THE GHOST WRITER
Set in Martha’s Vineyard and shot off the coast of northern Germany, all is grey and grim and perpetually drizzly in Roman Polanski’s latest directorial effort, THE GHOST WRITER. We never learn the name of The Ghost (Ewan McGregor), who’s hired to finish the memoirs of Adam Lang, the former British Prime Minister, after the first ghost writer is found washed up on the beach, the first in a series of suspicious events that seem to hover around Lang’s house like the dense cloud of fog outside.
The Ghost arrives at Lang’s bleak and secluded home in the same state we do – without a clue as to what transpired before our arrival or what is really happening even now, not unlike Jack Nicholson’s J.J. Gittes in Polanski’s 1974 noir drama CHINATOWN. Like the classic noir detective, the Ghost is a good guy who gets batted around a bit, in this case by his publisher who ridicules his ineptitude for the job with Lang. Once he’s on the job, however, the task of fixing up the memoirs takes a backseat to what his natural curiosity discovers, namely a political hush-up involving terrorism, torture and the CIA.

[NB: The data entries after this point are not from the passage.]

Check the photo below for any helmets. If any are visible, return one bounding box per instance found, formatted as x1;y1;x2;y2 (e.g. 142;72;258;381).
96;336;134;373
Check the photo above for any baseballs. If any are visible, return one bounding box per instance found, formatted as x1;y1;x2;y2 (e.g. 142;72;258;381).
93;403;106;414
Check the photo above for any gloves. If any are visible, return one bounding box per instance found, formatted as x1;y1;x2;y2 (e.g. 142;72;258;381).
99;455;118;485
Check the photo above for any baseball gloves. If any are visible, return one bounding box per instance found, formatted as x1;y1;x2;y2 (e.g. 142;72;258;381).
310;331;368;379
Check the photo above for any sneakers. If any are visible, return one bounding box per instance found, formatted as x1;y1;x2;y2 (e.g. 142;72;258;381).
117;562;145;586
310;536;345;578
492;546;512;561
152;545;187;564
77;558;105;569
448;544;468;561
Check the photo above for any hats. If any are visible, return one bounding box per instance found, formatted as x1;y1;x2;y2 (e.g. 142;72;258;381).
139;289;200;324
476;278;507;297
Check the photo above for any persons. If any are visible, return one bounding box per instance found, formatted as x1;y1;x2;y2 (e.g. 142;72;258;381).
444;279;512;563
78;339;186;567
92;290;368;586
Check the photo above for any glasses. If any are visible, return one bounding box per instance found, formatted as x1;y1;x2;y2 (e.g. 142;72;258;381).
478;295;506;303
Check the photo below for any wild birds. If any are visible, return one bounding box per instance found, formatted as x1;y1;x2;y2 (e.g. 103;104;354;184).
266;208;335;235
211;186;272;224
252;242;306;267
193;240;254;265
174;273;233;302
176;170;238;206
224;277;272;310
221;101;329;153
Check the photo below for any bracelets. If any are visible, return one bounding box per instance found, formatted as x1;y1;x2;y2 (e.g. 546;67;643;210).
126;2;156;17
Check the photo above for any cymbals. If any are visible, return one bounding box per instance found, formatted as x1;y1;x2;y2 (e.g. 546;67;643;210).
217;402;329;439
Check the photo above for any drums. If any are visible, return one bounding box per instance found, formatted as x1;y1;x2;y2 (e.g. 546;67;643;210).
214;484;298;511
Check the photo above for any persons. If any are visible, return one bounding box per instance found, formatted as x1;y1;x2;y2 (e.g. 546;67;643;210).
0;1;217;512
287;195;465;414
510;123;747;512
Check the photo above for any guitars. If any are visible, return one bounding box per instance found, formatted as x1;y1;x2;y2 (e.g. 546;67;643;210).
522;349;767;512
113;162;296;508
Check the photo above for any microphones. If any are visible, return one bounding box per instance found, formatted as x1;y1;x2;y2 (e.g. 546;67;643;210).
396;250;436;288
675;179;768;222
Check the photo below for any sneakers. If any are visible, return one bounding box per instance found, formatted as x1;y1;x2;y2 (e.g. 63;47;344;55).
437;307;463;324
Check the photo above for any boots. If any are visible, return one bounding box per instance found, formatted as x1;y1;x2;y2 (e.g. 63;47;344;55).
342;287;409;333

Like CHINATOWN, what elevates THE GHOST WRITER from action-packed pulp is exquisite storytelling, due largely to Robert Harris’ screenplay, an adaptation of his novel of the same name. Even though this is a thriller in every sense of the word – high drama, twists and turns, mystery, fear, death – the characters are never blown out. Rather, every scene is crafted in an entirely realistic and believable way. The characters speak and behave like actual people; They have real human weaknesses. This may seem like Writing 101, but how many thrillers have you seen that also pay attention to the details? The way, for example, that Ewan McGregor’s character smells a knit cap he’s forced to borrow before reluctantly putting it on. The way he’s annoyed at the advances of Lang’s wife, not flattered. The way he changes the lighting in his motel room twice before opening the door for a politician’s errand boy. It’s all of these human elements that make the punches hit so hard, especially the ending, which hits hardest of all.